Generalisaties, menselijk

Na de behandeling van generalisaties in het algemeen zijn deze gesplitst in natuurlijke en menselijke, de eerste verondersteld ontstaan zijnde in de natuur en de tweede door mensengedachten. Eigenlijk een vorm van antropocentrisme, want een hogere intelligentiesoort zou ze vermoedelijk onder hetzelfde scharen. Maar omdat hier specifiek het programma van de uitbreiding van de natuurwetenschappelijke methoden richting menswetenschappen wordt nagestreefd, een pragmatische keuze.

De natuurlijke generalisaties bleken in eerste instantie te bestaan uit groepen deeltjes en samenstelsels van die eerdere deeltjes: quarks, kernen, atomen, moleculen, enzovoort in telkens nieuwe deeltjes. Waarbij volkomen duidelijk is wie tot welke groep behoorde. Maar zodra de grens van dode en levende natuur werd overschreden, werden de grenzen allengs minder duidelijk. Aangekomen bij de menselijke sociologie, zijn die grenzen zodanig vervaagd, dat die vaagheid in rekening gebracht moet worden.

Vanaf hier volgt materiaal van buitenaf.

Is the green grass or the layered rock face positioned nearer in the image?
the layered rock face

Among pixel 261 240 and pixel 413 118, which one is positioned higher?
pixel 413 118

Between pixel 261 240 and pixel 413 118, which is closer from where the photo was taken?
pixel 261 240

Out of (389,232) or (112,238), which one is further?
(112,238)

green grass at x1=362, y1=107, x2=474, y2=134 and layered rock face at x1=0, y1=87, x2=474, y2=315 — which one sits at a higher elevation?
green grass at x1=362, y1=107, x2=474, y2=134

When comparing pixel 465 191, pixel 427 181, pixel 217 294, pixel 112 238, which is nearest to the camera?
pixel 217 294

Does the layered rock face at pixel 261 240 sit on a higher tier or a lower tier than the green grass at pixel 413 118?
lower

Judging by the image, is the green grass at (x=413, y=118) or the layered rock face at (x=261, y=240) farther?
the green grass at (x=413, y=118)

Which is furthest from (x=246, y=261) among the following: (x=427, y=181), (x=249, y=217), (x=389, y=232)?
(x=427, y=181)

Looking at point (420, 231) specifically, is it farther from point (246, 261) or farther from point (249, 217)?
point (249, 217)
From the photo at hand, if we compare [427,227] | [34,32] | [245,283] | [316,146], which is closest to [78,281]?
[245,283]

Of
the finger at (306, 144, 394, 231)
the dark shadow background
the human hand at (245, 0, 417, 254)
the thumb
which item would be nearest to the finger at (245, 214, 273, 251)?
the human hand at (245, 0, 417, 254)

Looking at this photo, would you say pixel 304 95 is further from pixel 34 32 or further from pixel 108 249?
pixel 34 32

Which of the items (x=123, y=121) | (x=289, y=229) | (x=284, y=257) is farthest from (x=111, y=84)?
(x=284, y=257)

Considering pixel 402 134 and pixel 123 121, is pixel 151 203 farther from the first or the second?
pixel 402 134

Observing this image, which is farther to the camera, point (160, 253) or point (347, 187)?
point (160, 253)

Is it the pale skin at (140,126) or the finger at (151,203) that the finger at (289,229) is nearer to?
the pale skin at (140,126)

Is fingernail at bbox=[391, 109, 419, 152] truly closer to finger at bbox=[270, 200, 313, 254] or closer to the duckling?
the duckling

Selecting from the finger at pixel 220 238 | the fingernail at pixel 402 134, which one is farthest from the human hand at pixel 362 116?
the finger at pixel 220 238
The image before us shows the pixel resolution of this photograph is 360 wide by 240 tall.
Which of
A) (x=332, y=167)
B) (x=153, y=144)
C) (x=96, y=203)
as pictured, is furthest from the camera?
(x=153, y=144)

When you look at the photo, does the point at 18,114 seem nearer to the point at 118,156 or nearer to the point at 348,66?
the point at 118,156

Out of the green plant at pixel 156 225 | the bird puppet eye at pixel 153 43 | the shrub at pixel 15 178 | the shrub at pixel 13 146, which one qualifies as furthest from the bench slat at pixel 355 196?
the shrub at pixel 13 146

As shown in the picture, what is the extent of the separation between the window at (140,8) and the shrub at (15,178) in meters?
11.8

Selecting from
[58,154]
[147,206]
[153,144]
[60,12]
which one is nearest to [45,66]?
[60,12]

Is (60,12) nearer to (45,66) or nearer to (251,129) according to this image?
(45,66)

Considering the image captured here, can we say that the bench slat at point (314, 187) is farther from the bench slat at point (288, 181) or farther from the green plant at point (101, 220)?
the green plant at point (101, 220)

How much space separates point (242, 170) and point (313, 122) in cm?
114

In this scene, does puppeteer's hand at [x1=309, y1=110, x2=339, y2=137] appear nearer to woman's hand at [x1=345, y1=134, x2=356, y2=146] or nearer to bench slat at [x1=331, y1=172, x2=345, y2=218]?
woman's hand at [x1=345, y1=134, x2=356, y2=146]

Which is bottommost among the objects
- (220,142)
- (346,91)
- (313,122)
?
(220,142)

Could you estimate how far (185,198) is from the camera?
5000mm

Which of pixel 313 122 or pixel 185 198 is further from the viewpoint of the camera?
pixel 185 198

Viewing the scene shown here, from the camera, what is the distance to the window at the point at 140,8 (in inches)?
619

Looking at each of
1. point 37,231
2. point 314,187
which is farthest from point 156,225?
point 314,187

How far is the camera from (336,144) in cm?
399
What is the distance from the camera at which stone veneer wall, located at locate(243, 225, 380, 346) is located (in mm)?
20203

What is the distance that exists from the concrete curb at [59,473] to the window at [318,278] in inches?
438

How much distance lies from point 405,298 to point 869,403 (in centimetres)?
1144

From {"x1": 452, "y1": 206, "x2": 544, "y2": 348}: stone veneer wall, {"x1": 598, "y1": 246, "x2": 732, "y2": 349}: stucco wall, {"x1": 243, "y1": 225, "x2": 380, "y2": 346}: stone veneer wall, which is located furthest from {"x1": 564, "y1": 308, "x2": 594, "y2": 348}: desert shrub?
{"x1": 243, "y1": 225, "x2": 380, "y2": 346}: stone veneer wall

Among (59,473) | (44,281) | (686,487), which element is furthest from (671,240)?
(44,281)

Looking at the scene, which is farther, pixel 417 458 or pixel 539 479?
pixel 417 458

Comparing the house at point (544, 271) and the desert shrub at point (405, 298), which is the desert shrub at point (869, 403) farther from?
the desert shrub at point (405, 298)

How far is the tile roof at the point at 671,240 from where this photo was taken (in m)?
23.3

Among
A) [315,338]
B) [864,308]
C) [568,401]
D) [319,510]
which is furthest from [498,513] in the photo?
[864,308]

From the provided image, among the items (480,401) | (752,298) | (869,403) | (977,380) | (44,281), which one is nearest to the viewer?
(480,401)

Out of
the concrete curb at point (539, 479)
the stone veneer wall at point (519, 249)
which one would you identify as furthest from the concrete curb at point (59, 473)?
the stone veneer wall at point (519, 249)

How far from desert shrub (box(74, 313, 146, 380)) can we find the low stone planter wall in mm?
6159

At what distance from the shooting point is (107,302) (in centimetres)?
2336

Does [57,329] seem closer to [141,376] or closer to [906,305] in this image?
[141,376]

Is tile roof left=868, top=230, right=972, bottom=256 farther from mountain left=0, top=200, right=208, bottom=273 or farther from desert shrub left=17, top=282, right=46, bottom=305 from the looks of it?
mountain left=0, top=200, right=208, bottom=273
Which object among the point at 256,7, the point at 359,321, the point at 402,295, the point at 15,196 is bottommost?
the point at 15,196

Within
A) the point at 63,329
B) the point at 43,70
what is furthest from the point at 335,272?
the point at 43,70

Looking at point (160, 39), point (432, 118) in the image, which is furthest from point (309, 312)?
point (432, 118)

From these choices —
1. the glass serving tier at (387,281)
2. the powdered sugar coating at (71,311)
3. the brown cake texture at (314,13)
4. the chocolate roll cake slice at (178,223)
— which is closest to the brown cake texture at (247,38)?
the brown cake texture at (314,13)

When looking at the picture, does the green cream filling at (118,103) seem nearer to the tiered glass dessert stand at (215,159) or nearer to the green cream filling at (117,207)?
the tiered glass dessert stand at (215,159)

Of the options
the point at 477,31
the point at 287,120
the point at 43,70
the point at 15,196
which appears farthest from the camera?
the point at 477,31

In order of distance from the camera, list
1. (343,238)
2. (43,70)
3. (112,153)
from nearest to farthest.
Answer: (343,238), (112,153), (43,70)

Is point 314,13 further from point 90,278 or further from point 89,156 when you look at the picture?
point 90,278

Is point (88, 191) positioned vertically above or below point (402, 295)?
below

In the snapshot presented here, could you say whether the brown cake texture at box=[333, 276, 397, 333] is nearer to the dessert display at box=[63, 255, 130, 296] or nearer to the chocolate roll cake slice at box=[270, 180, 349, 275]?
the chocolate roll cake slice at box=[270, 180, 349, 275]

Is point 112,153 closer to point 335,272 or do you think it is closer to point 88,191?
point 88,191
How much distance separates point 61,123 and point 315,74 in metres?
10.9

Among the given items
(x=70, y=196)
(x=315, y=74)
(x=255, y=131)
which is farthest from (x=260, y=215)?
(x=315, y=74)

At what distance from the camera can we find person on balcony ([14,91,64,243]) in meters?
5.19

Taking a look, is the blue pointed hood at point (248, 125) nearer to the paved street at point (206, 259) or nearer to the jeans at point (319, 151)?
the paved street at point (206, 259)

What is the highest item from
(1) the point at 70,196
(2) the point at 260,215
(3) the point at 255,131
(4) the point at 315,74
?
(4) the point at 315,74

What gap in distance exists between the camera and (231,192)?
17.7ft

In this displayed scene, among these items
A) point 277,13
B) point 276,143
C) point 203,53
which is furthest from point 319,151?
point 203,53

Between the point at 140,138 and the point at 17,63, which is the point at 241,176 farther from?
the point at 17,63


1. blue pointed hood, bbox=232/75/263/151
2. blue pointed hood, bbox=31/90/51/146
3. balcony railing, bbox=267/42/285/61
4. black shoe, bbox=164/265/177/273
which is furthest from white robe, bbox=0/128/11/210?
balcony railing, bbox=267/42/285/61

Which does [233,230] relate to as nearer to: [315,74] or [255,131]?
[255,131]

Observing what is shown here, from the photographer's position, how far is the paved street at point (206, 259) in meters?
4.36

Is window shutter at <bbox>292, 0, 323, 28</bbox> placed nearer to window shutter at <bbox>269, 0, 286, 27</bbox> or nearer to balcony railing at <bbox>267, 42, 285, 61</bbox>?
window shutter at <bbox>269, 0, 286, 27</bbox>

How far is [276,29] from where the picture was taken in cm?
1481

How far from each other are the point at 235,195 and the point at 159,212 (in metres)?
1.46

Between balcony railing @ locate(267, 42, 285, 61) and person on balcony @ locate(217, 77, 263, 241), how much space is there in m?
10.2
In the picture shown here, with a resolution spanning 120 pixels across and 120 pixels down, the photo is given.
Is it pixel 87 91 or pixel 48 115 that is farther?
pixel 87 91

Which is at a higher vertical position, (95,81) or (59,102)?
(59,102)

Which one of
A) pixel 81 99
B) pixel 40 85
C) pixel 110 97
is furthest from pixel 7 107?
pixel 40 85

Er zijn stromingen in de sociologie en het denken over de mens die vinden dat die vaagheid uniek of definiërend is voor de sociologie, of dat die vaagheid dusdanig is dat er geen sociologische voorspellingen of wetenschap mogelijk is. Dit is hier al omzeild in de inleiding op een axiomatische wijze bij monde van Asimov, maar op dit punt wordt een andere aanpak gevolgd, namelijk een demonstratie dat die vaagheid ook al in aanzienlijke mate aanwezig is in de beschrijving van de dode natuur.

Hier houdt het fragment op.